Set exercise 1:
Answer these questions from the Coach's Quiz text:
(a) How many rules have readers been given to help prevent fair housing complaints based on first impressions?
(b) What did the couple give the owner after the showing of the rental home?
(c) Where does the girlfriend have a tattoo?
Set exercise 2: Reproduce the portion of the Coach's Quiz text between "February 2011 Coach's" and "quiz. Good luck!", inclusive.

February 2011 Coach's Quiz
We have given you eight rules to help you prevent fair housing complaints based on first impressions. Now let's look at how the rules might apply in the real world. Take the COACH's Quiz to see what you have learned.
INSTRUCTIONS: Each of the following questions has only one correct answer. On a separate piece of paper, write down the number of each question, followed by the answer you think is correct—for example, (1) b, (2) a, and so on.
And this month, there's an extra credit assignment: Judge for Yourself, a description of an actual court case. Test yourself on whether you think the community should be held liable, and then check the summary of the court's ruling to see how much you have learned.
The correct answers (with explanations) follow the quiz. Good luck!
You overhear a leasing consultant saying that, because of the 9/11 attacks and ongoing reports about terrorism, he doesn't trust Middle Eastern or Muslim men. Could the leasing consultant's comments lead to a fair housing complaint?
No, since everyone is entitled to their own personal opinions and beliefs.
Yes, since his personal opinions could affect his attitude or behavior toward anyone who looks or sounds like they may be Muslim or of Middle Eastern descent.
An Hispanic man enters the leasing office near the end of the day, when all the other leasing consultants have left for the day. He tells the female leasing consultant, who is also Hispanic, that she reminds him of his former girlfriend and asks to see an available unit. She feels uncomfortable with his attentions and asks him to return for a showing the next day. Could the incident lead to a fair housing complaint?
EXTRA CREDIT: JUDGE FOR YOURSELF
A woman and her boyfriend met with the owner of a rental home. After a showing, the couple gave the owner a check as a security deposit. Apparently very unhappy with their current living arrangements, the couple told family and friends about the imminent move to the new home, which had a lower rent than their present accommodations.
A few days later, the owner called and left a message on the answering machine at the boyfriend's workplace. Upon receiving the message, the boyfriend played it on speakerphone while one of his employees and his girlfriend were in the room. In the message, the owner allegedly said that he rented the unit to another couple and that the girlfriend, who has a tattoo on her ankle, was an unacceptable tenant because “men wear tattoos different but when women do it, it could be an indication of not as high standards per se.” In addition, he allegedly made reference to a previous bad experience with a woman with a tattoo.

Data items:
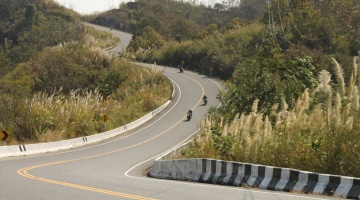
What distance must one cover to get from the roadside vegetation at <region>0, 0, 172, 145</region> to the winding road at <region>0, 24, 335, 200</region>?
2502 mm

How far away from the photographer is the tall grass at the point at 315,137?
934 cm

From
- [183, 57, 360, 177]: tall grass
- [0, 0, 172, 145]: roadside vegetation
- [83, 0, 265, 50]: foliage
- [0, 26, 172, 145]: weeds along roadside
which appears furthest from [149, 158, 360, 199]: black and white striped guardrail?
[83, 0, 265, 50]: foliage

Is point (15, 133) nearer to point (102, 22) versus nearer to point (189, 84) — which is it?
point (189, 84)

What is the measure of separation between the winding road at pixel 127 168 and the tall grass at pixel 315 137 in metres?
1.27

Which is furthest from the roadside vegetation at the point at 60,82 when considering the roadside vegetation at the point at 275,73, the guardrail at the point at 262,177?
the guardrail at the point at 262,177

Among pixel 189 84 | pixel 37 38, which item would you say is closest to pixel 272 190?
pixel 189 84

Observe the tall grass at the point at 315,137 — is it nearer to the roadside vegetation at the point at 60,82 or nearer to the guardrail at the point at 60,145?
the guardrail at the point at 60,145

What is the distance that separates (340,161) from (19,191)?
7280 mm

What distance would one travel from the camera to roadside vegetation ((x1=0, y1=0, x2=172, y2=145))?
3020 cm

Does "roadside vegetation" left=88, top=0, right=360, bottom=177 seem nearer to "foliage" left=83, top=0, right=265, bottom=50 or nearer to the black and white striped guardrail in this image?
"foliage" left=83, top=0, right=265, bottom=50

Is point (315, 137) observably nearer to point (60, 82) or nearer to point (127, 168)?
point (127, 168)

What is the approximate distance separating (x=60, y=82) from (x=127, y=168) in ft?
128

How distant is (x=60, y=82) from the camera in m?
57.7

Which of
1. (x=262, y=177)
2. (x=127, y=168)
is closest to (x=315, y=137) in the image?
(x=262, y=177)
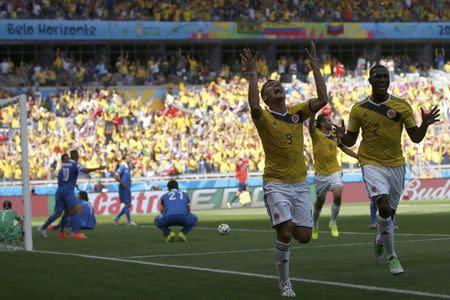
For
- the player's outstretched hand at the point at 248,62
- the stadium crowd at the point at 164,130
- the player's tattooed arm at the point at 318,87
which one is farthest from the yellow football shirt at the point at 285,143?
the stadium crowd at the point at 164,130

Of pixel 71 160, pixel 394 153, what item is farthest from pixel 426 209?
pixel 394 153

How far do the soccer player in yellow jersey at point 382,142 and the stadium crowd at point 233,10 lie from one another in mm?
40567

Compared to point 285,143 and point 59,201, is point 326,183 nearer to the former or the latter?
point 59,201

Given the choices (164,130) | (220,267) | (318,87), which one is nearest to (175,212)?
(220,267)

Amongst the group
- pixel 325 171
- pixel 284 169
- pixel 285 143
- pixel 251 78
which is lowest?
pixel 325 171

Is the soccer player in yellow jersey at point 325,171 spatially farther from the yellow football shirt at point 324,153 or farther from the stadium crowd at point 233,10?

Exercise response 1:
(a) Eight.
(b) A check as a security deposit.
(c) On her ankle.

Exercise response 2:
February 2011 Coach's Quiz
We have given you eight rules to help you prevent fair housing complaints based on first impressions. Now let's look at how the rules might apply in the real world. Take the COACH's Quiz to see what you have learned.
INSTRUCTIONS: Each of the following questions has only one correct answer. On a separate piece of paper, write down the number of each question, followed by the answer you think is correct—for example, (1) b, (2) a, and so on.
And this month, there's an extra credit assignment: Judge for Yourself, a description of an actual court case. Test yourself on whether you think the community should be held liable, and then check the summary of the court's ruling to see how much you have learned.
The correct answers (with explanations) follow the quiz. Good luck!